Data shown:
===============

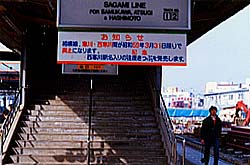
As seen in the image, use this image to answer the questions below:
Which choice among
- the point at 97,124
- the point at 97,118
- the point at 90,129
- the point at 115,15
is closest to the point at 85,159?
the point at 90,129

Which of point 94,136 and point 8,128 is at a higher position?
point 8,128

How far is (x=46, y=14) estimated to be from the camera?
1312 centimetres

===============

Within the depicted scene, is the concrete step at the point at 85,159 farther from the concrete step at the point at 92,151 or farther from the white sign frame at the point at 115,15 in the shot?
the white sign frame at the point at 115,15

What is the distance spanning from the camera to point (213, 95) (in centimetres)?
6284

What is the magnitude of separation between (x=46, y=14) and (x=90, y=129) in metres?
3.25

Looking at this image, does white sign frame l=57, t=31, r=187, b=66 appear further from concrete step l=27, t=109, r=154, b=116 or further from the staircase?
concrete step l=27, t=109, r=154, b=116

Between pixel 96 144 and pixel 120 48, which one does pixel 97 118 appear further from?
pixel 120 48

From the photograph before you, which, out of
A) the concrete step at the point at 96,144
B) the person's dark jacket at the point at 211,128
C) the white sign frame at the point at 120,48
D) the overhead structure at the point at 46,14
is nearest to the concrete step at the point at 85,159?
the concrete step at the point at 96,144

===============

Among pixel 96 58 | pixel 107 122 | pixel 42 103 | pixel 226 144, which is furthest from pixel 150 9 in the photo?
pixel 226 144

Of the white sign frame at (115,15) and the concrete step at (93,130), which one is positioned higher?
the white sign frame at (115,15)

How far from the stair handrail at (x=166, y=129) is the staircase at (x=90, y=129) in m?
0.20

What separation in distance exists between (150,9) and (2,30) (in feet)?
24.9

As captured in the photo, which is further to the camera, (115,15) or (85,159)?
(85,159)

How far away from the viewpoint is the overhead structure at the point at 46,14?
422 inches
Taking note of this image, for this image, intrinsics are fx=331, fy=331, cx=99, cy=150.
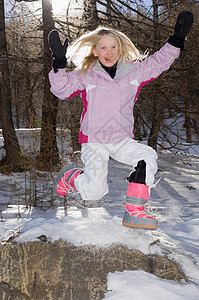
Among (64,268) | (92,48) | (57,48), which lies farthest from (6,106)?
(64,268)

===============

Written problem: Copy the material from the line with "Which of point" to the line with "1312 centimetres", swapping "camera" for "viewpoint" and keeping everything else the same.

Result for this task:
Which of point 94,136 and point 8,128 is at a higher position?
point 8,128

How far is (x=46, y=14) estimated to be from the viewpoint?
1312 centimetres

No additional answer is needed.